* _WHAT YOU NEED TO DO_
Without the pictures, write out all the lines below exactly as they appear.

* _RECORDS TO USE_
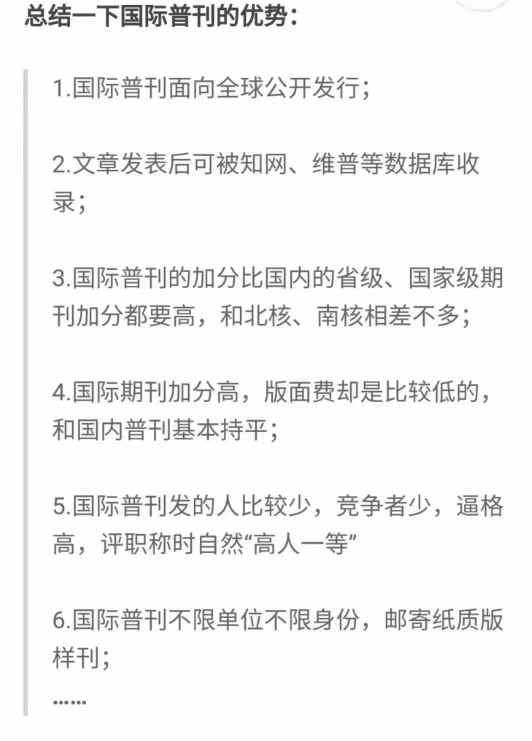 总结一下国际普刊的优势：

1.国际普刊面向全球公开发行；

2.文章发表后可被知网、维普等数据库收录；

3.国际普刊的加分比国内的省级、国家级期刊加分都要高，和北核、南核相差不多；

4.国际期刊加分高，版面费却是比较低的，和国内普刊基本持平；

5.国际普刊发的人比较少，竞争者少，逼格高，评职称时自然“高人一等”

6.国际普刊不限单位不限身份，邮寄纸质版样刊；

……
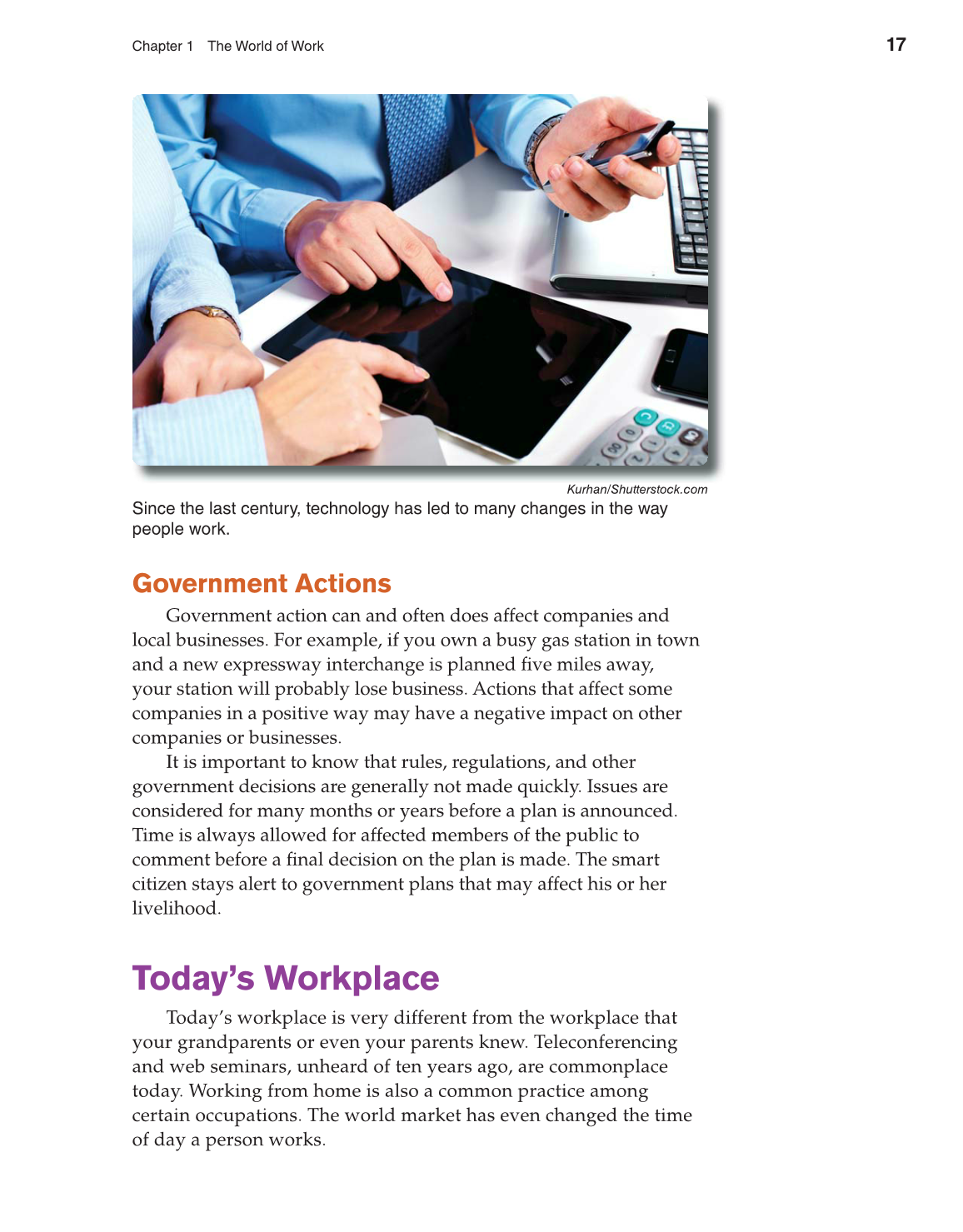 Chapter 1 The World of Work

17

Kurhan/Shutterstock.com

Since the last century, technology has led to many changes in the way people work.

Government Actions

Government action can and often does affect companies and local businesses. For example, if you own a busy gas station in town and a new expressway interchange is planned five miles away, your station will probably lose business. Actions that affect some companies in a positive way may have a negative impact on other companies or businesses.

It is important to know that rules, regulations, and other government decisions are generally not made quickly. Issues are considered for many months or years before a plan is announced. Time is always allowed for affected members of the public to comment before a final decision on the plan is made. The smart citizen stays alert to government plans that may affect his or her livelihood.

Today's Workplace

Today's workplace is very different from the workplace that your grandparents or even your parents knew. Teleconferencing and web seminars, unheard of ten years ago, are commonplace today. Working from home is also a common practice among certain occupations. The world market has even changed the time of day a person works.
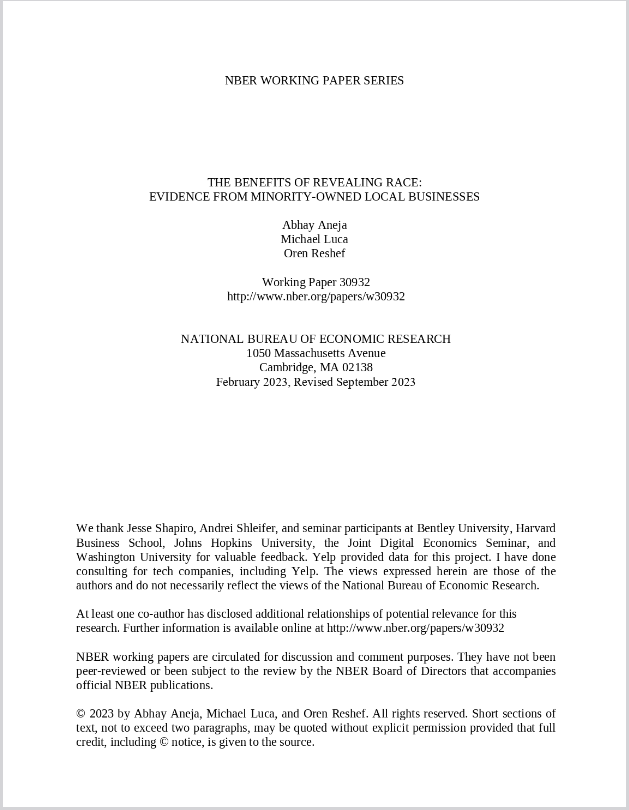 NBER WORKING PAPER SERIES

THE BENEFITS OF REVEALING RACE:
EVIDENCE FROM MINORITY-OWNED LOCAL BUSINESSES

Abhay Aneja
Michael Luca
Oren Reshef

Working Paper 30932
http://www.nber.org/papers/w30932

NATIONAL BUREAU OF ECONOMIC RESEARCH
1050 Massachusetts Avenue
Cambridge, MA 02138
February 2023, Revised September 2023

We thank Jesse Shapiro, Andrei Shleifer, and seminar participants at Bentley University, Harvard Business School, Johns Hopkins University, the Joint Digital Economics Seminar, and Washington University for valuable feedback. Yelp provided data for this project. I have done consulting for tech companies, including Yelp. The views expressed herein are those of the authors and do not necessarily reflect the views of the National Bureau of Economic Research.

At least one co-author has disclosed additional relationships of potential relevance for this research. Further information is available online at http://www.nber.org/papers/w30932

NBER working papers are circulated for discussion and comment purposes. They have not been peer-reviewed or been subject to the review by the NBER Board of Directors that accompanies official NBER publications.

© 2023 by Abhay Aneja, Michael Luca, and Oren Reshef. All rights reserved. Short sections of text, not to exceed two paragraphs, may be quoted without explicit permission provided that full credit, including © notice, is given to the source.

* _REPLY TO THE TASK_
 总结一下国际普刊的优势：

1.国际普刊面向全球公开发行；

2.文章发表后可被知网、维普等数据库收录；

3.国际普刊的加分比国内的省级、国家级期刊加分都要高，和北核、南核相差不多；

4.国际期刊加分高，版面费却是比较低的，和国内普刊基本持平；

5.国际普刊发的人比较少，竞争者少，逼格高，评职称时自然“高人一等”

6.国际普刊不限单位不限身份，邮寄纸质版样刊；

……
 Chapter 1 The World of Work

17

Kurhan/Shutterstock.com

Since the last century, technology has led to many changes in the way people work.

Government Actions

Government action can and often does affect companies and local businesses. For example, if you own a busy gas station in town and a new expressway interchange is planned five miles away, your station will probably lose business. Actions that affect some companies in a positive way may have a negative impact on other companies or businesses.

It is important to know that rules, regulations, and other government decisions are generally not made quickly. Issues are considered for many months or years before a plan is announced. Time is always allowed for affected members of the public to comment before a final decision on the plan is made. The smart citizen stays alert to government plans that may affect his or her livelihood.

Today's Workplace

Today's workplace is very different from the workplace that your grandparents or even your parents knew. Teleconferencing and web seminars, unheard of ten years ago, are commonplace today. Working from home is also a common practice among certain occupations. The world market has even changed the time of day a person works.
 NBER WORKING PAPER SERIES

THE BENEFITS OF REVEALING RACE:
EVIDENCE FROM MINORITY-OWNED LOCAL BUSINESSES

Abhay Aneja
Michael Luca
Oren Reshef

Working Paper 30932
http://www.nber.org/papers/w30932

NATIONAL BUREAU OF ECONOMIC RESEARCH
1050 Massachusetts Avenue
Cambridge, MA 02138
February 2023, Revised September 2023

We thank Jesse Shapiro, Andrei Shleifer, and seminar participants at Bentley University, Harvard Business School, Johns Hopkins University, the Joint Digital Economics Seminar, and Washington University for valuable feedback. Yelp provided data for this project. I have done consulting for tech companies, including Yelp. The views expressed herein are those of the authors and do not necessarily reflect the views of the National Bureau of Economic Research.

At least one co-author has disclosed additional relationships of potential relevance for this research. Further information is available online at http://www.nber.org/papers/w30932

NBER working papers are circulated for discussion and comment purposes. They have not been peer-reviewed or been subject to the review by the NBER Board of Directors that accompanies official NBER publications.

© 2023 by Abhay Aneja, Michael Luca, and Oren Reshef. All rights reserved. Short sections of text, not to exceed two paragraphs, may be quoted without explicit permission provided that full credit, including © notice, is given to the source.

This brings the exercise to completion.